There is no widely used class or library for this because it is a poor programming technique, and, to the extent it provides any benefit, is not easily adaptable to different situations.
Accepting unequal numbers as equal reduces false negatives (results that are not accepted as equal due to rounding in floating-point operations but that would be equal if calculated exactly) but increases false positives (results that are accepted as equal but that are not equal if calculated exactly). There is no general principle that balances reduction of false negatives against increase of false positives or vice-versa, so there is no general solution for this problem.

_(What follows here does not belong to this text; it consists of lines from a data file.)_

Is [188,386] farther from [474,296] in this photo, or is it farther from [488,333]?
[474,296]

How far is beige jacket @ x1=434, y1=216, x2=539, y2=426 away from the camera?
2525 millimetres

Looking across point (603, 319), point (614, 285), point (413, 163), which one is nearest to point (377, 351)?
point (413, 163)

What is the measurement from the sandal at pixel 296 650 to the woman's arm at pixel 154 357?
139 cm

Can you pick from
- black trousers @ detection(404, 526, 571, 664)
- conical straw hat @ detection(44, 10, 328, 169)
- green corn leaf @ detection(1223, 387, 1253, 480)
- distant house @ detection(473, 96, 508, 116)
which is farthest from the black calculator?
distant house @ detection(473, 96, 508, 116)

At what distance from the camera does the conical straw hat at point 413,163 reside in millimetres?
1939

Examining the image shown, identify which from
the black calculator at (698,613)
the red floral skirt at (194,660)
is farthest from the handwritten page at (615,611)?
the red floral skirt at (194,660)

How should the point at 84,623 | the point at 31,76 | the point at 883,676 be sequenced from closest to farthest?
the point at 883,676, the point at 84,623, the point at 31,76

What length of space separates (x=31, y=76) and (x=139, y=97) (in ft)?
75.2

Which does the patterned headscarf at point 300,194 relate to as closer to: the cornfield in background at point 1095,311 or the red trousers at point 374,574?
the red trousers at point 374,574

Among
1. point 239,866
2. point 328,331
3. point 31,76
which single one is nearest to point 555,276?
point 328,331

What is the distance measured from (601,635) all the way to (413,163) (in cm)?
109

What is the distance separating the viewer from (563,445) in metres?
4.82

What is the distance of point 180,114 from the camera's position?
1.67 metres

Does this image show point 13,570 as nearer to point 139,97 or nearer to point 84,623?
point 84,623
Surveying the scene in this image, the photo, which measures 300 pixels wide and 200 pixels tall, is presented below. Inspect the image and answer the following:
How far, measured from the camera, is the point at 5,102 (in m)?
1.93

Additionally, a number of different situations arise: The magnitude of floating-point errors may be relative to the magnitude of the results, so a tolerance for error would have to be proportional to the results. Or the magnitude may be largely absolute (with respect to the results, perhaps relative to some other aspect of the problem), so a tolerance for error would have to be a fixed number. Errors on one side of a threshold may be tolerable while errors on the other side might not be (as when taking an arcsine near one or a square root near zero).
If you do not care about false positives, then you can simply replace your test with
true, and that will eliminate all false negatives. If that is not acceptable to you, then you need to determine what false positives are unacceptable.
This determination is highly dependent on the calculations you are performing and their purpose. It is important to determine what rounding errors may occur in your calculations, how they will affect your results, and whether the errors are tolerable in your application.